Summing up the crypto crisis, Shin concluded that “we are now seeing what happens when an industry rests simply on an article of faith.” But this description goes far beyond crypto.

The global financial system rests upon the US dollar and the “article of faith” that it represents a store of value. But this faith is self-referential. The dollar is regarded as a store of value because it is sought after in trade and financial deals, and it occupies this position because it is considered to be a store of value.

And when that faith is shaken, as it was in the crisis of March 2020 when the $24 trillion US Treasury market froze, the stability of the entire global financial system is called into question.

A collapse was only prevented by the decision of the Fed and other central banks to pump additional trillions of dollars into the financial system. But none of the underlying problems that led to the crisis has been resolved.

Now a new crisis is in the making because of the drive by the Fed and other central banks to tighten monetary policy by lifting interest rates. The crypto collapse and the UK pension fund crisis of September-October are the initial expressions of this.

The shift by central banks is being conducted in the name of “fighting inflation.” But it has nothing to do with bringing down prices.

Rather, it is a response to the greatest threat to predatory finance capital: the working class.

It is aimed at creating recessionary conditions to suppress the global upsurge in support of wage demands to meet the highest inflation in four decades—a product of ultra-easy monetary policies, the refusal of governments to deal with COVID, the US-NATO war against Russia in Ukraine and the profit-gouging and speculation by major energy and food corporations.

Writing in the Financial Times this week, long-time financial columnist John Plender observed that the turn by central banks from their previous ultra-loose policy is “imposing a severe test on the global financial system,” and the UK pension crisis “provided an early warning of what the future might hold as a result of radical changes in the structure of the financial system since the crisis of 2007-09.”
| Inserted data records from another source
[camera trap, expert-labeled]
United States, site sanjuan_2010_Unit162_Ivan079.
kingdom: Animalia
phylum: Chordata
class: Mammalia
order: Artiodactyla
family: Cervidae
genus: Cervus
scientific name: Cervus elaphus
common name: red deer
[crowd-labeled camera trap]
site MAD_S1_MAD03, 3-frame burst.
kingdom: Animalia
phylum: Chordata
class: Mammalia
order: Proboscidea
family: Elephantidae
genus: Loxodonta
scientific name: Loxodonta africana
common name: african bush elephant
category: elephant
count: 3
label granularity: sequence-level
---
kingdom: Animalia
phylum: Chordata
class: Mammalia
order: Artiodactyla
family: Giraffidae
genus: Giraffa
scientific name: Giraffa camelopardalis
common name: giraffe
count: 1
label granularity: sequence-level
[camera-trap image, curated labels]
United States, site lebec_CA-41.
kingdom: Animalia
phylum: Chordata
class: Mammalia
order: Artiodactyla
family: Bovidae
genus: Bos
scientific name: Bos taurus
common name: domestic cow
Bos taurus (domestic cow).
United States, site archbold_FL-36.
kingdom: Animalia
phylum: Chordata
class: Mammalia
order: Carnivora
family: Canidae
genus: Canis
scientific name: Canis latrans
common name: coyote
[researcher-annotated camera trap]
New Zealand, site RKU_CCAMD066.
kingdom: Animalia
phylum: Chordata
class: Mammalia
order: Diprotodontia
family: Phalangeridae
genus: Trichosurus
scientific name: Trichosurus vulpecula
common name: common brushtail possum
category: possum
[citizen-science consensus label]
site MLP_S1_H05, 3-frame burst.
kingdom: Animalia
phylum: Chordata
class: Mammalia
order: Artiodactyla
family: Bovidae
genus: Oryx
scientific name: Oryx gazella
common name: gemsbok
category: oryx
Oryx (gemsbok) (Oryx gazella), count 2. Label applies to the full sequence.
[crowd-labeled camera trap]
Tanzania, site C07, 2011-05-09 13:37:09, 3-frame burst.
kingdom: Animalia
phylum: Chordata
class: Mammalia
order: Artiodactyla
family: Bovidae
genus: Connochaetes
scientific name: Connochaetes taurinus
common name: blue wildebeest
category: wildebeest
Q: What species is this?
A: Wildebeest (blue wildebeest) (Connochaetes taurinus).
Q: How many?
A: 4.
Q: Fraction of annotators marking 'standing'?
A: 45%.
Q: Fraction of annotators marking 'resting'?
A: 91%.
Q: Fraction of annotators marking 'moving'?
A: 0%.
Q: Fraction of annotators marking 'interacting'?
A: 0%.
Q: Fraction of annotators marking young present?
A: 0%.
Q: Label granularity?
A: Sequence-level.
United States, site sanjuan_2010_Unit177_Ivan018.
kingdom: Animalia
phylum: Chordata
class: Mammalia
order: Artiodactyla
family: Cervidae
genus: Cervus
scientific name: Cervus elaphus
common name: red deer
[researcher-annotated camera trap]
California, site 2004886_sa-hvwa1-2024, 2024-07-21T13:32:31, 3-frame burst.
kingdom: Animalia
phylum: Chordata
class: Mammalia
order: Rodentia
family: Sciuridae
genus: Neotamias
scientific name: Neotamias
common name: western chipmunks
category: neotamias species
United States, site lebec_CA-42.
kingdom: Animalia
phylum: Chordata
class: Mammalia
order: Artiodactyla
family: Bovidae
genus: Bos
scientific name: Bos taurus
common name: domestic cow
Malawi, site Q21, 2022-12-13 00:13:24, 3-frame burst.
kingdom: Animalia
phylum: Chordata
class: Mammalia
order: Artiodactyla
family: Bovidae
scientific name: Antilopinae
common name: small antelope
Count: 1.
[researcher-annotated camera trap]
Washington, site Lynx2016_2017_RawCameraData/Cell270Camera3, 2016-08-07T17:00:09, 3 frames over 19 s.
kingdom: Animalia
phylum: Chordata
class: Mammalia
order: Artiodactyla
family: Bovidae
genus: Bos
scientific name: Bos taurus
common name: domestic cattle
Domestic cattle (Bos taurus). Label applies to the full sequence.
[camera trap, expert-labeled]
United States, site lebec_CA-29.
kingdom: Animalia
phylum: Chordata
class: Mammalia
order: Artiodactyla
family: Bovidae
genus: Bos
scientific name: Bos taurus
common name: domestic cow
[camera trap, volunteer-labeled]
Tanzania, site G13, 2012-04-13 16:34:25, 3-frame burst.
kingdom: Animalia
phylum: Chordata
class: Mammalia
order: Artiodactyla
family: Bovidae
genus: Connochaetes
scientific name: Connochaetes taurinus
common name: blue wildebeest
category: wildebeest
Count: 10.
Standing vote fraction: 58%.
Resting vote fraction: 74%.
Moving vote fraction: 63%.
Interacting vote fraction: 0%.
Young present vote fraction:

There is much hand-wringing over the crypto collapse. Another FT columnist Jemima Kelly wrote this week that the crypto “ecosystem was propped up by a lot more leverage [debt] than anyone had realised.” That characterisation applies to the entire financial system, not just crypto.

The collapse of “so many crypto exchanges and platforms has allowed us to see close up for the first time the utter lawlessness that fuels crypto,” she wrote.

But not just crypto. Ms. Kelly may have somehow forgotten, but the 2011 US Senate report on the 2008 crisis revealed that the US financial system was a “snake pit” of conflict of interest and outright criminality. Notwithstanding the limited regulations since then, nothing fundamental has changed.

As new financial storms gather—of which the crypto collapse is the warning sign—it is vital to grasp one of the basic laws of politics: that in every crisis, the major classes, the working class and the bourgeoisie, align themselves in accordance with their fundamental interests.

The program of the ruling financial oligarchy is clear. Its vast holdings of financial assets do not in and of themselves embody real value. They are claims on the real wealth which is extracted from the exploitation of the labour power of the working class, which must be intensified to put value into the mountain of fictitious capital.

If this cannot be achieved through the capitalists’ policemen, the trade union apparatuses, then it must be accomplished by the mailed fist of the capitalist state—already seen in the decision of the US Congress banning strike action by rail workers and the use of troops in the British health workers’ strikes.

The working class is being driven into struggle in defence of its most basic interests.

But it can successfully carry this out only to the extent that it is conscious of what is at stake and that its task is nothing less than the ending of the capitalist profit system, of which the financial oligarchy is the driving force, through the fight for a socialist program and the construction of the revolutionary party necessary to lead the struggle.